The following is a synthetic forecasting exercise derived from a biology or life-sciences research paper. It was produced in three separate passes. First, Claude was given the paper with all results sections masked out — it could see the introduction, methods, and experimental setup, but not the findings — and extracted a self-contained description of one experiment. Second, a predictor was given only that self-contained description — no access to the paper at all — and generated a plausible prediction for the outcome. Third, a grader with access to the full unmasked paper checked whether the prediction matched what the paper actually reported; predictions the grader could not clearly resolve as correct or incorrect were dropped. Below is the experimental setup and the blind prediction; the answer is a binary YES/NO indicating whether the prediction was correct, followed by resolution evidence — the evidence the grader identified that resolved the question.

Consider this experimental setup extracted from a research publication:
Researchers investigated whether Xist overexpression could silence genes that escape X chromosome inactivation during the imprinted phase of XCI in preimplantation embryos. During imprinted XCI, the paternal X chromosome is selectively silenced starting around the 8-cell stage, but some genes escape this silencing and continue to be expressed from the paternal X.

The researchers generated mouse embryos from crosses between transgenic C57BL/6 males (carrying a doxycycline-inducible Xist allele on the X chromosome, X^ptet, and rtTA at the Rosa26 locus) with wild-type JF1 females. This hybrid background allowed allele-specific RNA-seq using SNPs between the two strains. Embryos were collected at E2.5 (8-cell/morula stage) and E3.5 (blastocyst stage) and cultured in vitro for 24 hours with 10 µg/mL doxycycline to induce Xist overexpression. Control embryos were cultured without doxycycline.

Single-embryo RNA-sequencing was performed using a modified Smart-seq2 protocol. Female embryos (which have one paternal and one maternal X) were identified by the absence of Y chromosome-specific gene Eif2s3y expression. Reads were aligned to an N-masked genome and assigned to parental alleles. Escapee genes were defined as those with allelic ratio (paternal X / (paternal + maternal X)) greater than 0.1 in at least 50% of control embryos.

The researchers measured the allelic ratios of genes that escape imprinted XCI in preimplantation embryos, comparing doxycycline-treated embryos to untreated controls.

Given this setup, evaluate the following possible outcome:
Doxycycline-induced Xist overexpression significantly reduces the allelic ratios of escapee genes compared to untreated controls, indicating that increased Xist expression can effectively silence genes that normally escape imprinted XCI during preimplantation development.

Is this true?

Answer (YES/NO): YES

* * * * * * * * *

■ **WHAT IS EXPECTED**
Recite the full listing above exactly.

■ **ANSWER TO THIS TASK**
The following is a synthetic forecasting exercise derived from a biology or life-sciences research paper. It was produced in three separate passes. First, Claude was given the paper with all results sections masked out — it could see the introduction, methods, and experimental setup, but not the findings — and extracted a self-contained description of one experiment. Second, a predictor was given only that self-contained description — no access to the paper at all — and generated a plausible prediction for the outcome. Third, a grader with access to the full unmasked paper checked whether the prediction matched what the paper actually reported; predictions the grader could not clearly resolve as correct or incorrect were dropped. Below is the experimental setup and the blind prediction; the answer is a binary YES/NO indicating whether the prediction was correct, followed by resolution evidence — the evidence the grader identified that resolved the question.

Consider this experimental setup extracted from a research publication:
Researchers investigated whether Xist overexpression could silence genes that escape X chromosome inactivation during the imprinted phase of XCI in preimplantation embryos. During imprinted XCI, the paternal X chromosome is selectively silenced starting around the 8-cell stage, but some genes escape this silencing and continue to be expressed from the paternal X.

The researchers generated mouse embryos from crosses between transgenic C57BL/6 males (carrying a doxycycline-inducible Xist allele on the X chromosome, X^ptet, and rtTA at the Rosa26 locus) with wild-type JF1 females. This hybrid background allowed allele-specific RNA-seq using SNPs between the two strains. Embryos were collected at E2.5 (8-cell/morula stage) and E3.5 (blastocyst stage) and cultured in vitro for 24 hours with 10 µg/mL doxycycline to induce Xist overexpression. Control embryos were cultured without doxycycline.

Single-embryo RNA-sequencing was performed using a modified Smart-seq2 protocol. Female embryos (which have one paternal and one maternal X) were identified by the absence of Y chromosome-specific gene Eif2s3y expression. Reads were aligned to an N-masked genome and assigned to parental alleles. Escapee genes were defined as those with allelic ratio (paternal X / (paternal + maternal X)) greater than 0.1 in at least 50% of control embryos.

The researchers measured the allelic ratios of genes that escape imprinted XCI in preimplantation embryos, comparing doxycycline-treated embryos to untreated controls.

Given this setup, evaluate the following possible outcome:
Doxycycline-induced Xist overexpression significantly reduces the allelic ratios of escapee genes compared to untreated controls, indicating that increased Xist expression can effectively silence genes that normally escape imprinted XCI during preimplantation development.

Is this true?

Answer (YES/NO): YES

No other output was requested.